### Task
Present the listing from its first line up to and including the line containing "10H81V11H82L83 13H87L88 12V9L87" as a Markdown table with the columns Row and Line, one row per line and no rows for blank lines.

---

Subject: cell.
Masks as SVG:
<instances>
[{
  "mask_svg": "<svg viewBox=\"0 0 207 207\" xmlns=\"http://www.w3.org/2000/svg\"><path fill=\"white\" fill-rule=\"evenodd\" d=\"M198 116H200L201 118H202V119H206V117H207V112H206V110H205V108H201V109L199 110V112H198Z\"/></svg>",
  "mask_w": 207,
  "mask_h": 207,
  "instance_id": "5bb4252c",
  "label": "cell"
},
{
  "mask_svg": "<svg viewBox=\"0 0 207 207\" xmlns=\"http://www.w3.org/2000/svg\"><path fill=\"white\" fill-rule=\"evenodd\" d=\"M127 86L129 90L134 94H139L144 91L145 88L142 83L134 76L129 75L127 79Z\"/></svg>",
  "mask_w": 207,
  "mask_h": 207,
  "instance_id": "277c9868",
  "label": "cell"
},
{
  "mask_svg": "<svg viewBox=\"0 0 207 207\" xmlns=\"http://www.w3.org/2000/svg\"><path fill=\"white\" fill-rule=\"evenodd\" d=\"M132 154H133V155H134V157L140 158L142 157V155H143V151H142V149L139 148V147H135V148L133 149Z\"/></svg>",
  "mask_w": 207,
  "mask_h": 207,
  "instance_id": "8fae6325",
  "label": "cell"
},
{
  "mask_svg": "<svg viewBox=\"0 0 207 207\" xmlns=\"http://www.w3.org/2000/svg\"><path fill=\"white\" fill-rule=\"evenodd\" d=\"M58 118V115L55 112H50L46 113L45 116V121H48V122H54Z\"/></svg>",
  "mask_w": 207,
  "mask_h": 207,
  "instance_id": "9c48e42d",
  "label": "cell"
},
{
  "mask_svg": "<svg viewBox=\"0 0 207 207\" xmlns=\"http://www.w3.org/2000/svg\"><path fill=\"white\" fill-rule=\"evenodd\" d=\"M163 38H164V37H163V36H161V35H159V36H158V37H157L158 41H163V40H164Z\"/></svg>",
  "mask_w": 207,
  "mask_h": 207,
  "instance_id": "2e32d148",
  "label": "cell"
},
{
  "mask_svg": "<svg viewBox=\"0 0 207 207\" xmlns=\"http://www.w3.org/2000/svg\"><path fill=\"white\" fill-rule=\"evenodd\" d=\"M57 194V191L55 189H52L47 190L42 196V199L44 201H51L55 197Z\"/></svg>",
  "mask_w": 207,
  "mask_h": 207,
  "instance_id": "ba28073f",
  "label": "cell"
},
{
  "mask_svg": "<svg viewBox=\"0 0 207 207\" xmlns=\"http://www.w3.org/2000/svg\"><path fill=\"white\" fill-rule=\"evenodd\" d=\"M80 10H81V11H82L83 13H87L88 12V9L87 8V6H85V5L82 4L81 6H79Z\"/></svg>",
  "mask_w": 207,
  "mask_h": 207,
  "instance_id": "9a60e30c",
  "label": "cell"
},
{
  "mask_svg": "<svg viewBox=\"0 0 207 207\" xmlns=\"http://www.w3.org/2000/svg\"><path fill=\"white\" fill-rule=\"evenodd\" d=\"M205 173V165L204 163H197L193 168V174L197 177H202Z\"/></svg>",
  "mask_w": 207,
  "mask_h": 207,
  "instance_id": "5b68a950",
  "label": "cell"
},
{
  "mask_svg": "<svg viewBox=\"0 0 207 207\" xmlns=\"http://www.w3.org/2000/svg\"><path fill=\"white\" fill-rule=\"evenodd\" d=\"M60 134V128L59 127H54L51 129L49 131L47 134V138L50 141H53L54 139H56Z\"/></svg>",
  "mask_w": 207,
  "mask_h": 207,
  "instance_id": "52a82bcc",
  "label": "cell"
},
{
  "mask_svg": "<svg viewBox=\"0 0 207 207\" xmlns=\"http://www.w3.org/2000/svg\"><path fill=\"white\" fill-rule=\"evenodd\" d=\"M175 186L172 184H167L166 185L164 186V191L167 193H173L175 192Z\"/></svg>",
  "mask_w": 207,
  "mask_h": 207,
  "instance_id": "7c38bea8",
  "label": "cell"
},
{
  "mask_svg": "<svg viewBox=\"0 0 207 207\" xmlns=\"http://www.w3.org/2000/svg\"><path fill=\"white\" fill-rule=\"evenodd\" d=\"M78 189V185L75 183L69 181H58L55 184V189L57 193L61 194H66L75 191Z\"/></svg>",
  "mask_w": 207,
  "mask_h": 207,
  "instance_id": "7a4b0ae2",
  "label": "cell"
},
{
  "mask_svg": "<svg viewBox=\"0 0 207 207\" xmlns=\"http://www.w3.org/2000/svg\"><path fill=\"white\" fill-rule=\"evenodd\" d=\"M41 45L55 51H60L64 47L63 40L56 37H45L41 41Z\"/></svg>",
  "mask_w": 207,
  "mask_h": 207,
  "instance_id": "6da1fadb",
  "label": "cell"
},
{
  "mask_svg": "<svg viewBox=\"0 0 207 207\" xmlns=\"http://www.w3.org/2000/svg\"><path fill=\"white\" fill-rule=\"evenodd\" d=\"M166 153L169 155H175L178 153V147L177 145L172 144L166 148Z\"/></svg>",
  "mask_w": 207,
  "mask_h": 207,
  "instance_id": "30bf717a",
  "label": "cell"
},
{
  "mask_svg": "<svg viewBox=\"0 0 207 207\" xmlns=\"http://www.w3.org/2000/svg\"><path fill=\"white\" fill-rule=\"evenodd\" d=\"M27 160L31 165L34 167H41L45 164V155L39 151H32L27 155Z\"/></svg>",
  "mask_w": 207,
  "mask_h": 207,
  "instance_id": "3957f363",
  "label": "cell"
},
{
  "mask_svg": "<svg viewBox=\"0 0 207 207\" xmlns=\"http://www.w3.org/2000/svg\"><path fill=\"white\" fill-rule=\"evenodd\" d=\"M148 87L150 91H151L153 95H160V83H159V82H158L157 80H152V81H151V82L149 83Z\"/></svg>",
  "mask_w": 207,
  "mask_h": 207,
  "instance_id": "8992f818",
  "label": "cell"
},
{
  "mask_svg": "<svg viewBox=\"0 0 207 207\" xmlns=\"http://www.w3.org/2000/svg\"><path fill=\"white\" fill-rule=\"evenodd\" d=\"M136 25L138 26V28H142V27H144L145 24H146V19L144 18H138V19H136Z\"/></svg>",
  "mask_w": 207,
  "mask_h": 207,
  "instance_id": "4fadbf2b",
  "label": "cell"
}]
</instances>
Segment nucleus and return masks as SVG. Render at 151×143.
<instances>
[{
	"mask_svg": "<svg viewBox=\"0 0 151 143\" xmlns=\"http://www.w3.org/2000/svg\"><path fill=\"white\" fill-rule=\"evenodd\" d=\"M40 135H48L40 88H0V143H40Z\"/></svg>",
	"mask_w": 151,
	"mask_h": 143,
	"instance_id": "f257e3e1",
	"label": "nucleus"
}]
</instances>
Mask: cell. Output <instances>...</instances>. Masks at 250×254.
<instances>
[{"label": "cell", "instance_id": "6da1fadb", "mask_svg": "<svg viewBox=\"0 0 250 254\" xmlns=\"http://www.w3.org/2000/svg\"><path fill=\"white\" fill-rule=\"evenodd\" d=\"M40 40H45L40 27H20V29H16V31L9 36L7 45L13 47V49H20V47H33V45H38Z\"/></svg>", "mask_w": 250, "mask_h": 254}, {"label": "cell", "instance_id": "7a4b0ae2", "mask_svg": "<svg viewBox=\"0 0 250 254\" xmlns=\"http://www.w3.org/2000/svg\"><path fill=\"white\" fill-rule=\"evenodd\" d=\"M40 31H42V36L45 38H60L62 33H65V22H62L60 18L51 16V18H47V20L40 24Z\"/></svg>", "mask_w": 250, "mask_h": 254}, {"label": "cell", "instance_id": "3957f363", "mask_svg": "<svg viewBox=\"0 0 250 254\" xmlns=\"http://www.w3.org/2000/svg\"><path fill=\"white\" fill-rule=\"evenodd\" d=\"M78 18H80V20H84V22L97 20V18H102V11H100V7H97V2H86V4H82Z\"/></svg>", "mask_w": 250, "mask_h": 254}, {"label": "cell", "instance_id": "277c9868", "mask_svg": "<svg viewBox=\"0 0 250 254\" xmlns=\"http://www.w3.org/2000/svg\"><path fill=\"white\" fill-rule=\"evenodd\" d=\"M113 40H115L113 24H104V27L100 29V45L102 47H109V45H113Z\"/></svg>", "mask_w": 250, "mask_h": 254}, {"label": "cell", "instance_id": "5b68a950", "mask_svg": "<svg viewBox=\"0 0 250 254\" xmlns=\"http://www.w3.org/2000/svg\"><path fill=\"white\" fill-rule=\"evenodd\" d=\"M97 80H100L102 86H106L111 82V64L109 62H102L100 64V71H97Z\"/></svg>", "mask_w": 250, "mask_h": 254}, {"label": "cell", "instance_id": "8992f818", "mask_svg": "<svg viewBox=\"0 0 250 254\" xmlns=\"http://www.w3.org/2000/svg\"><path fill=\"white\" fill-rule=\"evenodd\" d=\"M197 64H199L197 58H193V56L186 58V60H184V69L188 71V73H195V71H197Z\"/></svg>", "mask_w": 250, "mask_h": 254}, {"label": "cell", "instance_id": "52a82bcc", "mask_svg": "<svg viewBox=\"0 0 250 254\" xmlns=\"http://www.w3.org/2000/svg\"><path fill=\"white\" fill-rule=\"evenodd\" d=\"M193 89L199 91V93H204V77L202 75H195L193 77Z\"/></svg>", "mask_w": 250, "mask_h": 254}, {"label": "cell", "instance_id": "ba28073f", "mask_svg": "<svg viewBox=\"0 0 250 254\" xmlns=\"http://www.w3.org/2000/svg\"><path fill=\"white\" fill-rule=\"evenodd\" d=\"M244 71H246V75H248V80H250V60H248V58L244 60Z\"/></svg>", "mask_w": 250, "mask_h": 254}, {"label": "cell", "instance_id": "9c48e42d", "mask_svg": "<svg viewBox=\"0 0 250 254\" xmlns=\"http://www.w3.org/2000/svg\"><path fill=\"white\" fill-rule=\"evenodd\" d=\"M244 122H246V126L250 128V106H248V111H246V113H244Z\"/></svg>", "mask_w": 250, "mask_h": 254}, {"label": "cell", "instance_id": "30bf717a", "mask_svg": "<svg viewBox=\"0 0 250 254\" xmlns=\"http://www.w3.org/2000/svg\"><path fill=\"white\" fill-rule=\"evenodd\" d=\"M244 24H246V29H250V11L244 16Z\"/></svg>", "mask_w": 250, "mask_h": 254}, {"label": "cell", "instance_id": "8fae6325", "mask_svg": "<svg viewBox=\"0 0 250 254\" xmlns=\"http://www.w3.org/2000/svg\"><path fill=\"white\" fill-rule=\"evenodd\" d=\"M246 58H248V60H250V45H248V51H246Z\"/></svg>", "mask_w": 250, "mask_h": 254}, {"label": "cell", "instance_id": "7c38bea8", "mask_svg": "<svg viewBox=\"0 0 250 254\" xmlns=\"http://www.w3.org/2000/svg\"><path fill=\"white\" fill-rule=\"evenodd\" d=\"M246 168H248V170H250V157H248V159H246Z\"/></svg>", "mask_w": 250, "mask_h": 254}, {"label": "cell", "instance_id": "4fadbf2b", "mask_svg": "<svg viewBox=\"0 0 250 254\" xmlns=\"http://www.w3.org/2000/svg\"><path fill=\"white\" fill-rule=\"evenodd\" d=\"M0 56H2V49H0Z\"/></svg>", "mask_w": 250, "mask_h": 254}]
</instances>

---

### Exercise output
| Row | Line |
|---|---|
| 1 | Subject: cell. |
| 2 | Masks as SVG: |
| 3 | <instances> |
| 4 | [{ |
| 5 |   "mask_svg": "<svg viewBox=\"0 0 207 207\" xmlns=\"http://www.w3.org/2000/svg\"><path fill=\"white\" fill-rule=\"evenodd\" d=\"M198 116H200L201 118H202V119H206V117H207V112H206V110H205V108H201V109L199 110V112H198Z\"/></svg>", |
| 6 |   "mask_w": 207, |
| 7 |   "mask_h": 207, |
| 8 |   "instance_id": "5bb4252c", |
| 9 |   "label": "cell" |
| 10 | }, |
| 11 | { |
| 12 |   "mask_svg": "<svg viewBox=\"0 0 207 207\" xmlns=\"http://www.w3.org/2000/svg\"><path fill=\"white\" fill-rule=\"evenodd\" d=\"M127 86L129 90L134 94H139L144 91L145 88L142 83L134 76L129 75L127 79Z\"/></svg>", |
| 13 |   "mask_w": 207, |
| 14 |   "mask_h": 207, |
| 15 |   "instance_id": "277c9868", |
| 16 |   "label": "cell" |
| 17 | }, |
| 18 | { |
| 19 |   "mask_svg": "<svg viewBox=\"0 0 207 207\" xmlns=\"http://www.w3.org/2000/svg\"><path fill=\"white\" fill-rule=\"evenodd\" d=\"M132 154H133V155H134V157L140 158L142 157V155H143V151H142V149L139 148V147H135V148L133 149Z\"/></svg>", |
| 20 |   "mask_w": 207, |
| 21 |   "mask_h": 207, |
| 22 |   "instance_id": "8fae6325", |
| 23 |   "label": "cell" |
| 24 | }, |
| 25 | { |
| 26 |   "mask_svg": "<svg viewBox=\"0 0 207 207\" xmlns=\"http://www.w3.org/2000/svg\"><path fill=\"white\" fill-rule=\"evenodd\" d=\"M58 118V115L55 112H50L46 113L45 116V121H48V122H54Z\"/></svg>", |
| 27 |   "mask_w": 207, |
| 28 |   "mask_h": 207, |
| 29 |   "instance_id": "9c48e42d", |
| 30 |   "label": "cell" |
| 31 | }, |
| 32 | { |
| 33 |   "mask_svg": "<svg viewBox=\"0 0 207 207\" xmlns=\"http://www.w3.org/2000/svg\"><path fill=\"white\" fill-rule=\"evenodd\" d=\"M163 38H164V37H163V36H161V35H159V36H158V37H157L158 41H163V40H164Z\"/></svg>", |
| 34 |   "mask_w": 207, |
| 35 |   "mask_h": 207, |
| 36 |   "instance_id": "2e32d148", |
| 37 |   "label": "cell" |
| 38 | }, |
| 39 | { |
| 40 |   "mask_svg": "<svg viewBox=\"0 0 207 207\" xmlns=\"http://www.w3.org/2000/svg\"><path fill=\"white\" fill-rule=\"evenodd\" d=\"M57 194V191L55 189H52L47 190L42 196V199L44 201H51L55 197Z\"/></svg>", |
| 41 |   "mask_w": 207, |
| 42 |   "mask_h": 207, |
| 43 |   "instance_id": "ba28073f", |
| 44 |   "label": "cell" |
| 45 | }, |
| 46 | { |
| 47 |   "mask_svg": "<svg viewBox=\"0 0 207 207\" xmlns=\"http://www.w3.org/2000/svg\"><path fill=\"white\" fill-rule=\"evenodd\" d=\"M80 10H81V11H82L83 13H87L88 12V9L87 8V6H85V5L82 4L81 6H79Z\"/></svg>", |